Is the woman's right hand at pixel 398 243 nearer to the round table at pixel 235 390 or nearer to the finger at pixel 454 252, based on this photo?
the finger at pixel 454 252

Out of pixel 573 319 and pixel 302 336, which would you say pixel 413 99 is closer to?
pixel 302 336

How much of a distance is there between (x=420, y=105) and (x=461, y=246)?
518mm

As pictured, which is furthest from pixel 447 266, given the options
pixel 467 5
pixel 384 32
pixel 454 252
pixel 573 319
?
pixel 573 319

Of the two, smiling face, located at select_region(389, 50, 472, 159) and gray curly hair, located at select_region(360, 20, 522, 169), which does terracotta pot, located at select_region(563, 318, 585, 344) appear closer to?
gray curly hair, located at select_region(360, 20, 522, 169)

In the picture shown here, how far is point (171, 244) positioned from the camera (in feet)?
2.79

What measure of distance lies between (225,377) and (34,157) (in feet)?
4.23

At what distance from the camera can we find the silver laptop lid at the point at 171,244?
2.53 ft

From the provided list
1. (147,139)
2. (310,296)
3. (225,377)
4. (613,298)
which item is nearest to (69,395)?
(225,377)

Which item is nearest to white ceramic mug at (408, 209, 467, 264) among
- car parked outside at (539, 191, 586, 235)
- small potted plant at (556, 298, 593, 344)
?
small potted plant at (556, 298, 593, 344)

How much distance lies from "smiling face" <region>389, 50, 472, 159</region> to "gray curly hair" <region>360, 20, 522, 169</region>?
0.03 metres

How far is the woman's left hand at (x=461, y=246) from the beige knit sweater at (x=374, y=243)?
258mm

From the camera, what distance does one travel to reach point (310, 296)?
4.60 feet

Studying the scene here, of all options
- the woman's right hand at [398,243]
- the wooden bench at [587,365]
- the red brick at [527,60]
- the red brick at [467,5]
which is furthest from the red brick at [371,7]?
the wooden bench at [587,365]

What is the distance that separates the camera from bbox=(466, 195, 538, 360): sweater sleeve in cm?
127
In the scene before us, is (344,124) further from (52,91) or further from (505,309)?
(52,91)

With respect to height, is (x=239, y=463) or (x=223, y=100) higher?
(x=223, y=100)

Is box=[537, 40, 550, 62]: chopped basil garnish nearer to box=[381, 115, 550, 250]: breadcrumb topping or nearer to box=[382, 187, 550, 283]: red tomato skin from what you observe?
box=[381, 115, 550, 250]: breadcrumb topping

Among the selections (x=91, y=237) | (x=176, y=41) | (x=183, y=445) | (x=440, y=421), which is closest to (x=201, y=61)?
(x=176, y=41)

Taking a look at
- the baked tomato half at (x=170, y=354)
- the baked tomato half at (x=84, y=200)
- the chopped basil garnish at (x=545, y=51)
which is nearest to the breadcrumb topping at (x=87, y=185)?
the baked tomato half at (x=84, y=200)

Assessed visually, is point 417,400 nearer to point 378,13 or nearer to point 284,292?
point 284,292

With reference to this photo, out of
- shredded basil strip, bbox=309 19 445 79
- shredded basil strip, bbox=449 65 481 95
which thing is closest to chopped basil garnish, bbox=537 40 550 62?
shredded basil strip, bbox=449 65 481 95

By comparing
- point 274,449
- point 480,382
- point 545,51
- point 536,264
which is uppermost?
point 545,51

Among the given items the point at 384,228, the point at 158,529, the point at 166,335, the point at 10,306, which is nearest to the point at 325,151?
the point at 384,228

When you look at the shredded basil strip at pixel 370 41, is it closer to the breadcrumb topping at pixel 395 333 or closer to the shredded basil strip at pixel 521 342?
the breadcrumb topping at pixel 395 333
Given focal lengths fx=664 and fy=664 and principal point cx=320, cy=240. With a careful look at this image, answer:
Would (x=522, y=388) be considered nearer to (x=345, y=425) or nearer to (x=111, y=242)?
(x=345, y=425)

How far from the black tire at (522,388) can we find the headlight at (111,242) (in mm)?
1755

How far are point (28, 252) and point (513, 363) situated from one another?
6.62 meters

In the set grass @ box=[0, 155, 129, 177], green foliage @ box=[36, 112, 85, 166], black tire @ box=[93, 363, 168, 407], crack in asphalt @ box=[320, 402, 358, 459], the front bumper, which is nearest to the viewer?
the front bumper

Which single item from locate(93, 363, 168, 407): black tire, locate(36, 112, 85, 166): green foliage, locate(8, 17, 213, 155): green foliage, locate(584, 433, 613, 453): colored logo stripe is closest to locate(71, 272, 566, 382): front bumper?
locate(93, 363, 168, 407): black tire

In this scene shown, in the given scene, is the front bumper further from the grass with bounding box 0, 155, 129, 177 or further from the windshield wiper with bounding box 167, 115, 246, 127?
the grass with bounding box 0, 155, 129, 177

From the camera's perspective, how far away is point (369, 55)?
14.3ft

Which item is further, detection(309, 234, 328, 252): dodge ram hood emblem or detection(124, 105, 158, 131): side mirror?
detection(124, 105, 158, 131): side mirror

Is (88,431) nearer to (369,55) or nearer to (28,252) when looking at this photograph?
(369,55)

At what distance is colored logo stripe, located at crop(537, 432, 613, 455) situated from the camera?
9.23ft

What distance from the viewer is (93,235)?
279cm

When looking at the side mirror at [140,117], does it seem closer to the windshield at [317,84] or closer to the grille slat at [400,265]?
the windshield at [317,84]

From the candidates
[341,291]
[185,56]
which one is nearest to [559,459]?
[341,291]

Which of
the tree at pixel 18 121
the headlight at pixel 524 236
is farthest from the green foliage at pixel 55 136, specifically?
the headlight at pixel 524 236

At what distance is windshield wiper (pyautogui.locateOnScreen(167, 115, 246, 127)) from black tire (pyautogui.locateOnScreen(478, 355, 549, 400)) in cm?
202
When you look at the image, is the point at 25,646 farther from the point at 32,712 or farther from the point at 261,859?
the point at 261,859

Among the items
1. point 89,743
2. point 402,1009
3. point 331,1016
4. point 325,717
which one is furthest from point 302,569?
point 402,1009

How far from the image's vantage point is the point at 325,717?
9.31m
==*==
What to do
Give the entries again in full, exactly as they are written.

Answer to this task
Is the woman's right hand at pixel 398 243 nearer to the round table at pixel 235 390 or nearer to the finger at pixel 454 252, based on this photo?
the finger at pixel 454 252

Out of pixel 573 319 and pixel 302 336, which would you say pixel 413 99 is closer to?
pixel 302 336

How much of a distance is there between (x=420, y=105) and (x=461, y=246)?
518mm

As pictured, which is furthest from pixel 447 266, given the options
pixel 467 5
pixel 384 32
pixel 454 252
pixel 573 319
?
pixel 573 319

Of the two, smiling face, located at select_region(389, 50, 472, 159) and gray curly hair, located at select_region(360, 20, 522, 169), which does terracotta pot, located at select_region(563, 318, 585, 344) appear closer to?
gray curly hair, located at select_region(360, 20, 522, 169)

In the picture shown here, how far is point (171, 244) positioned from the camera (in feet)?
2.79

What measure of distance lies between (225,377) and (34,157) (in feet)?
4.23

At what distance from the camera can we find the silver laptop lid at the point at 171,244?
2.53 ft

From the provided list
1. (147,139)
2. (310,296)
3. (225,377)
4. (613,298)
which item is nearest to (69,395)?
(225,377)

Which item is nearest to white ceramic mug at (408, 209, 467, 264) among
- car parked outside at (539, 191, 586, 235)
- small potted plant at (556, 298, 593, 344)
?
small potted plant at (556, 298, 593, 344)

How much distance lies from "smiling face" <region>389, 50, 472, 159</region> to "gray curly hair" <region>360, 20, 522, 169</region>?
0.03 metres

How far is the woman's left hand at (x=461, y=246) from the beige knit sweater at (x=374, y=243)?
258mm

From the camera, what distance does one travel to reach point (310, 296)?
4.60 feet

Studying the scene here, of all options
- the woman's right hand at [398,243]
- the wooden bench at [587,365]
- the red brick at [527,60]
- the red brick at [467,5]
which is furthest from the red brick at [371,7]?
the wooden bench at [587,365]

What is the distance that separates the camera from bbox=(466, 195, 538, 360): sweater sleeve in cm?
127
In the scene before us, is (344,124) further from (52,91) or further from (505,309)?
(52,91)

With respect to height, is (x=239, y=463) or (x=223, y=100) higher?
(x=223, y=100)

Is box=[537, 40, 550, 62]: chopped basil garnish nearer to box=[381, 115, 550, 250]: breadcrumb topping or nearer to box=[382, 187, 550, 283]: red tomato skin from what you observe?
box=[381, 115, 550, 250]: breadcrumb topping

Among the selections (x=91, y=237) | (x=176, y=41) | (x=183, y=445) | (x=440, y=421), which is closest to (x=201, y=61)?
(x=176, y=41)

Taking a look at
- the baked tomato half at (x=170, y=354)
- the baked tomato half at (x=84, y=200)
- the chopped basil garnish at (x=545, y=51)
which is nearest to the breadcrumb topping at (x=87, y=185)?
the baked tomato half at (x=84, y=200)

Assessed visually, is point 417,400 nearer to point 378,13 or nearer to point 284,292?
point 284,292

With reference to this photo, out of
- shredded basil strip, bbox=309 19 445 79
- shredded basil strip, bbox=449 65 481 95
which thing is closest to chopped basil garnish, bbox=537 40 550 62?
shredded basil strip, bbox=449 65 481 95

By comparing
- point 274,449
- point 480,382
- point 545,51
- point 536,264
which is uppermost?
point 545,51

Among the given items the point at 384,228, the point at 158,529, the point at 166,335, the point at 10,306, which is nearest to the point at 325,151?
the point at 384,228

When you look at the shredded basil strip at pixel 370 41, is it closer to the breadcrumb topping at pixel 395 333 or closer to the shredded basil strip at pixel 521 342?
the breadcrumb topping at pixel 395 333
Given focal lengths fx=664 and fy=664 and principal point cx=320, cy=240. With a careful look at this image, answer:
Would (x=522, y=388) be considered nearer to (x=345, y=425) or nearer to (x=111, y=242)?
(x=345, y=425)

How far from the black tire at (522,388) can we find the headlight at (111,242) (in mm)?
1755

How far are point (28, 252) and point (513, 363) situated from one another?
6.62 meters

In the set grass @ box=[0, 155, 129, 177], green foliage @ box=[36, 112, 85, 166], black tire @ box=[93, 363, 168, 407], crack in asphalt @ box=[320, 402, 358, 459], the front bumper, which is nearest to the viewer?
the front bumper

Which single item from locate(93, 363, 168, 407): black tire, locate(36, 112, 85, 166): green foliage, locate(8, 17, 213, 155): green foliage, locate(584, 433, 613, 453): colored logo stripe is closest to locate(71, 272, 566, 382): front bumper?
locate(93, 363, 168, 407): black tire

In this scene shown, in the given scene, is the front bumper further from the grass with bounding box 0, 155, 129, 177 or further from the windshield wiper with bounding box 167, 115, 246, 127?
the grass with bounding box 0, 155, 129, 177

From the camera's perspective, how far away is point (369, 55)?
14.3ft

Which item is further, detection(309, 234, 328, 252): dodge ram hood emblem or detection(124, 105, 158, 131): side mirror?
detection(124, 105, 158, 131): side mirror

Is (88,431) nearer to (369,55) or nearer to (28,252) when looking at this photograph?
(369,55)

At what distance is colored logo stripe, located at crop(537, 432, 613, 455) situated from the camera?
9.23ft

What distance from the viewer is (93,235)?
279cm

When looking at the side mirror at [140,117], does it seem closer to the windshield at [317,84] or closer to the grille slat at [400,265]?
the windshield at [317,84]

From the candidates
[341,291]
[185,56]
which one is nearest to [559,459]?
[341,291]

Which of
the tree at pixel 18 121
the headlight at pixel 524 236
is farthest from the green foliage at pixel 55 136, specifically?
the headlight at pixel 524 236

At what distance is windshield wiper (pyautogui.locateOnScreen(167, 115, 246, 127)) from black tire (pyautogui.locateOnScreen(478, 355, 549, 400)) in cm?
202
When you look at the image, is the point at 25,646 farther from the point at 32,712 or farther from the point at 261,859?
the point at 261,859

Among the items
1. point 89,743
2. point 402,1009
3. point 331,1016
4. point 325,717
which one is furthest from point 302,569?
point 402,1009

How far from the image's vantage point is the point at 325,717?
9.31m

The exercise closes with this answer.